### [DOCUMENT TEXT]
..........

And that's one of the things that I love most, that it keeps evolving, keeps with the times. When we were moving to microservices, you had Quark is coming up and Spring Boot and all these frameworks that make it really easy to build single runnable jars or Docker containers or whatever.

29:37

Just the fact that Java is still running with all these new technologies. And if I look at what's coming up with Project Panama and Leiden and all that good stuff, I just get so excited. And also the, I have to mention it, GraalVM, being able to compile to native and just have command line tools that run Java,

29:56

that was unthinkable a couple of years ago. And just enabling Java as like the, it sounds a bit unrespectable, but really right ones run anywhere. Like before we had the JVM, but there were still limitations because you had to install a JVM. But now it's with all these new things, it's really anywhere. Yeah.

30:16

So that's what I like.

30:18

It's an amazing evolution. I mean, I oftentimes, you know, 30 years now, it's 30 years this year and a couple of months, I guess, and 30 years of continuous development, you know, and also the community, 30 years of continuous development in the community. And it seems like it's just, it's everywhere as a marketing slogan, you know,

30:37

Java is everywhere, that kind of thing. So what do you think? I mean, is there, what do you tell, you know, like at the conferences and the hallway sessions, you know, when you, especially around when you get around young people. I've been to a few conferences in recent years where I was around,

30:56

like I was at this conference in Vietnam, Voss Asia, and there were 5,000 students there. They were all 22, 23, you know, children. They were children, right? And compared to me. And so, and I was talking to them about, you know, what they're learning. And I told them that, you know,

31:12

one of the most important things you can do at this age is to build your network. The technology in class, but it's really great if you can build your network by contributing to user groups or starting user groups. And then if you can find a project either in class or outside of class that you can contribute to,

31:31

start learning the concept of contributing something. So that's just an example of conversations that I would have at a conference with experts. young people. What about you? Tell me about some hallway conversations that you have, particularly with young people. I'm most interested in them, but really it can be anybody.

..........

### [CHECK YOUR UNDERSTANDING]
**1)** Please answer these from the Java transcript above, one answer per line, marked (a), (b), (c):
(a) What is credited with letting Java compile to native and run as command line tools?
(b) What conference in Vietnam is mentioned?
(c) How many students were at that conference?
**2)** Transcribe the Java transcript between "one of the most" and "can be anybody.", inclusive.

### [STORED DATA]
..........

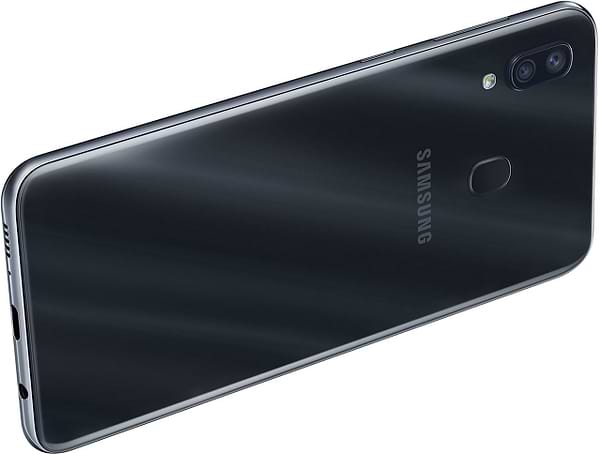 Фото - Смартфон Samsung Galaxy A30 4/64Gb Black (SM-A305)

..........

### [ANSWER SECTION]
**1)**
(a) GraalVM
(b) Voss Asia
(c) 5,000

**2)**
one of the most important things you can do at this age is to build your network. The technology in class, but it's really great if you can build your network by contributing to user groups or starting user groups. And then if you can find a project either in class or outside of class that you can contribute to,

31:31

start learning the concept of contributing something. So that's just an example of conversations that I would have at a conference with experts. young people. What about you? Tell me about some hallway conversations that you have, particularly with young people. I'm most interested in them, but really it can be anybody.